• Exercise
The task calls for each line of the records below in which the word "site" appears.

• Material for this task
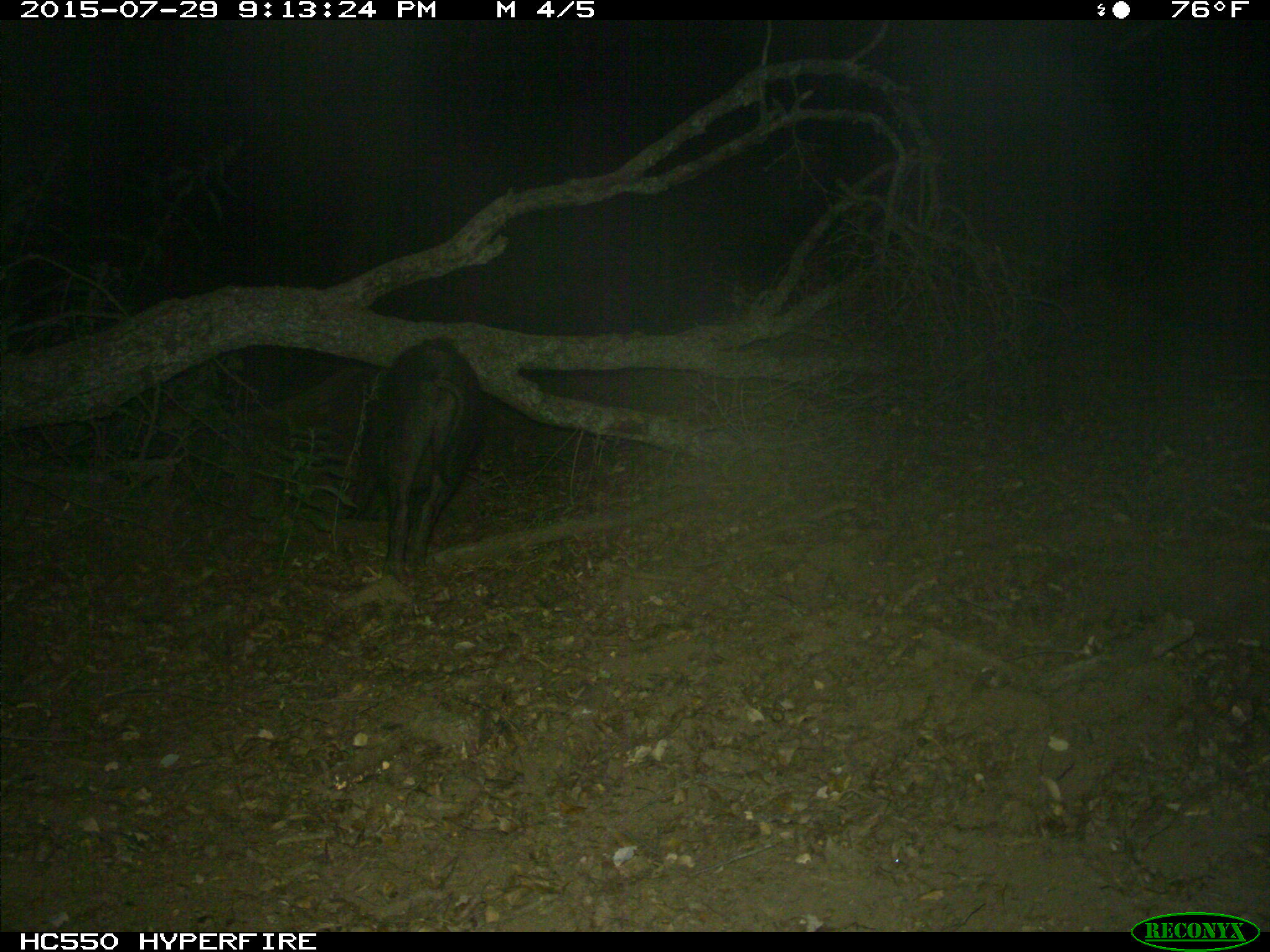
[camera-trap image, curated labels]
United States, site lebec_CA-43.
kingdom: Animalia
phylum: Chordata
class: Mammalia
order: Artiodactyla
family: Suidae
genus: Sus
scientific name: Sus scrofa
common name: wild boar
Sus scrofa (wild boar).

---

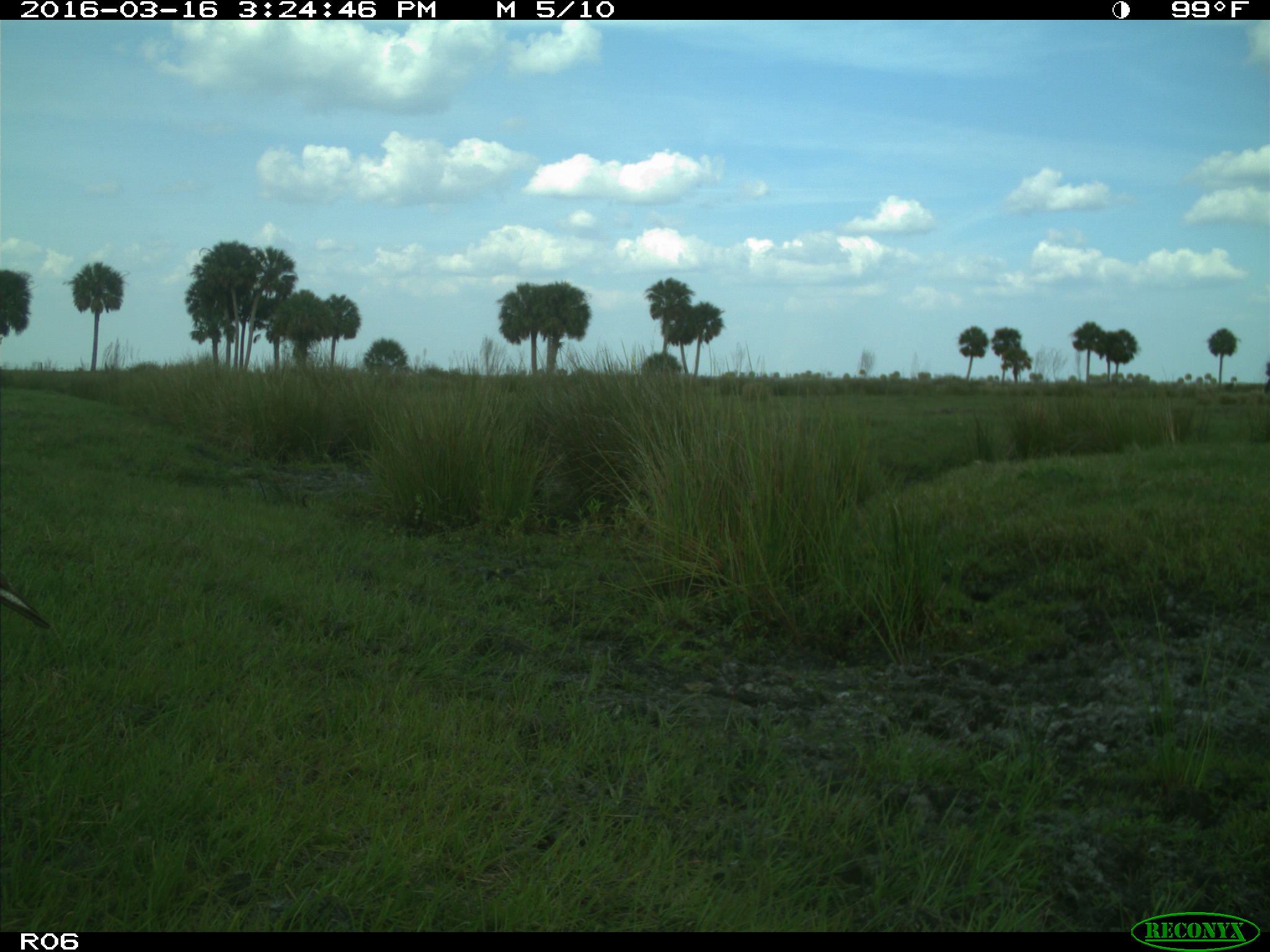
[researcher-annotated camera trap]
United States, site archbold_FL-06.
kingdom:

...

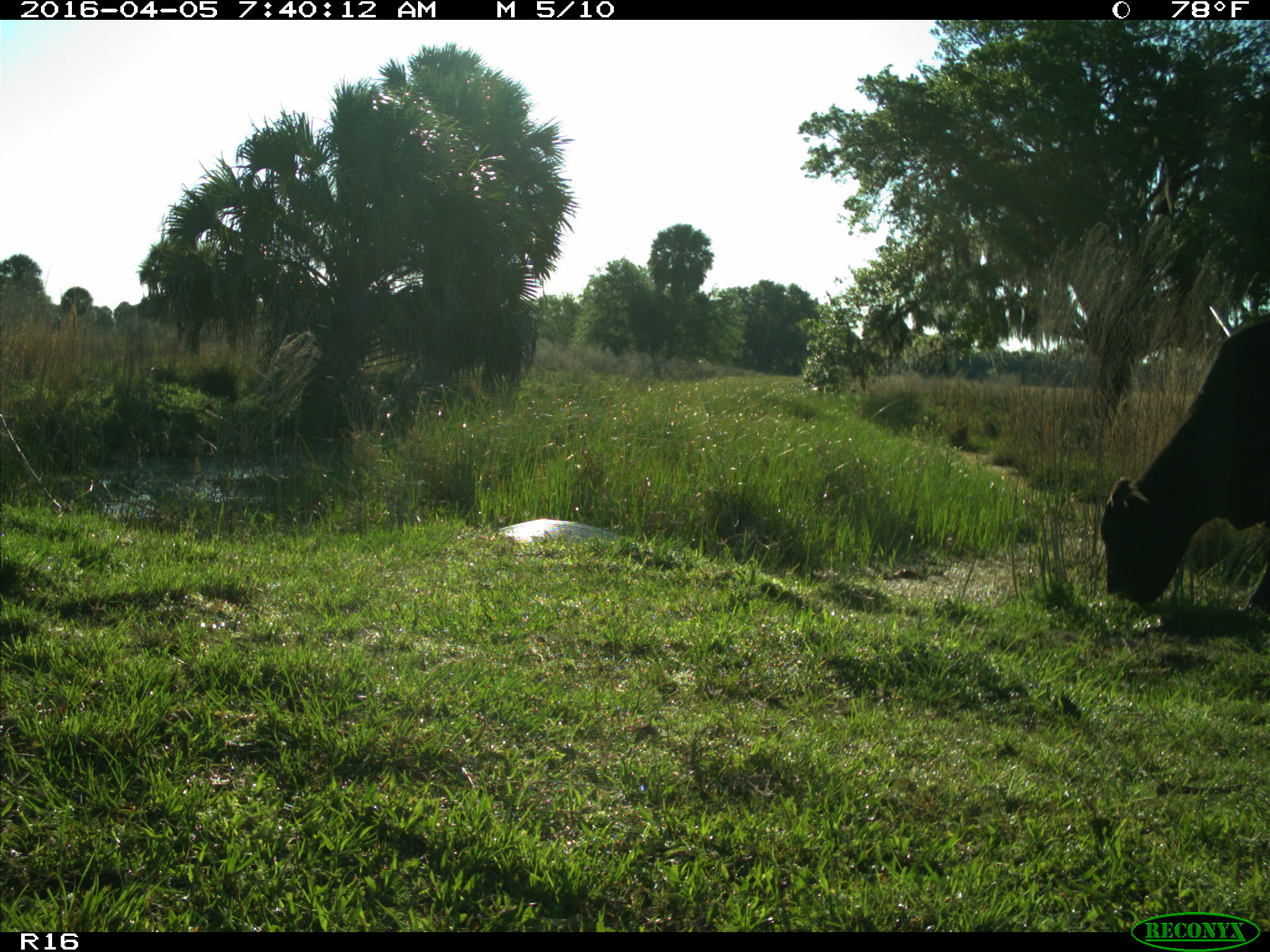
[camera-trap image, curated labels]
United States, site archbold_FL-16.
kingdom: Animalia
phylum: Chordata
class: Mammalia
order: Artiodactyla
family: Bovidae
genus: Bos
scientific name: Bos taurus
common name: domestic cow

• Solution for this problem
United States, site lebec_CA-43.
United States, site archbold_FL-06.
United States, site archbold_FL-16.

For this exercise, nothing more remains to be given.